Cette classification semble connaître aujourd'hui un regain d'intérêt que l'on peut expliquer, en grande partie,
par l'importance qu'ont pris, dans les recherches actuelles, les signes non verbaux.
L'indice est "un signe qui se réfère à l'objet qu'il dénote en vertu du fait qu'il est réellement affecté par cet
objet" (Peirce, Vol.II: 147). Il se trouve dans un rapport de contiguïté vécue, de nature existentielle, avec
l'objet dénoté lui-même. La relation indicielle est dite de motivation métonymique en ce que l'indice
appartient encore au phénomène lui-même: la continuité et la contiguïté naturelles des signes indiciels les
placeraient à "la naissance du signifiant " (Piaget,1989; Bougnoux, 1991). Les exemples sont nombreux: la
fumée et le feu, le rythme cardiaque, le pouls et la maladie, le poing brandi et la menace, etc. La présence
de fumée me permet d’induire l'existence d'un feu de même que l'accélération du pouls est le symptôme
probable de fièvre chez le malade. Pourtant tous les sémioticiens, Buyssens et Segre par exemple,
n'acceptent pas de classer parmi les signes, les signes authentiquement naturels, les événements du monde
physique tels qu'un signe météorologique, une démarche3, etc. Or, on peut raisonnablement soutenir qu'il
s'agit là de phénomènes porteurs de signification à travers lesquels nous interprétons le monde grâce à nos
expériences antérieures, lesquelles nous ont appris à considérer ces événements —à les lire— comme de
réels indicateurs (Greimas, 1966). La possibilité d'imiter et de simuler les signes expressifs qui sont à
l'origine la manifestation involontaire de comportements affectifs ou psychologiques —les mimiques de joie
ou de tristesse par exemple— démontre qu'il s'agit bien là "d'éléments d'un langage socialisé, analysables et
utilisables comme tels" (Eco, 1990: 41).4 Nous retiendrons donc que les indices, bien qu'ils manifestent une
continuité existentielle avec ce qu'ils dénotent, comportent également une part de convention puisqu'ils nous
communiquent quelque chose par rapport à un système d'expériences acquises, voire même à de strictes
conventions, comme dans le cas des déictiques.

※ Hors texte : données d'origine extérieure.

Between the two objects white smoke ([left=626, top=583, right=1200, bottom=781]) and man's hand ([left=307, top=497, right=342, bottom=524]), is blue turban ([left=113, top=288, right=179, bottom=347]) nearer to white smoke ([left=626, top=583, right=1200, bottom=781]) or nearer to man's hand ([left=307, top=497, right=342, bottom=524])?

L'icone, ou le signe iconique, est "un signe qui se réfère à l'objet qu'il dénote simplement en vertu de ses
caractères propres" (Peirce, Vol.II: 247). Entre l'icone et l'objet dénoté, il existe une relation qualitative:
l'icone présente certains aspects de l'objet réel, certaines propriétés de l'objet représenté. Une photographie
de la maison est un signe iconique parce que l'image montre une structure de maison identique, par certains
aspects, à la maison réelle: elle conserve donc certaines caractéristiques de l'objet représenté et certains
rapports entre les éléments de celui-ci. La représentation de la maison vaut en vertu d'une ressemblance de
fait: la photographie de la maison ressemble à la maison. La relation iconique, l'analogie, est dite de
motivation métaphorique. Elle peut se limiter à l'expression d'un rapport d'équivalence ou d’homologie
structurelle comme dans le cas d'un diagramme ou de toute autre représentation graphique. Elle peut
encore être très réaliste ou au contraire totalement abstraite: le degré de réalisme de l'image, la nature des
aspects retenus comme pertinents, permettent de distinguer plusieurs catégories d'icones. 5
Pour éviter toute confusion, il faut insister sur le fait que la relation iconique définit un mode général de
relation entre le signe et l'objet dénoté: l'icone est donc une catégorie descriptive large qui inclut l'image, au
sens commun (c'est-à-dire l'icone au sens restreint), mais aussi les dessins, les graphiques, les schémas,
les diagrammes, les organigrammes, etc.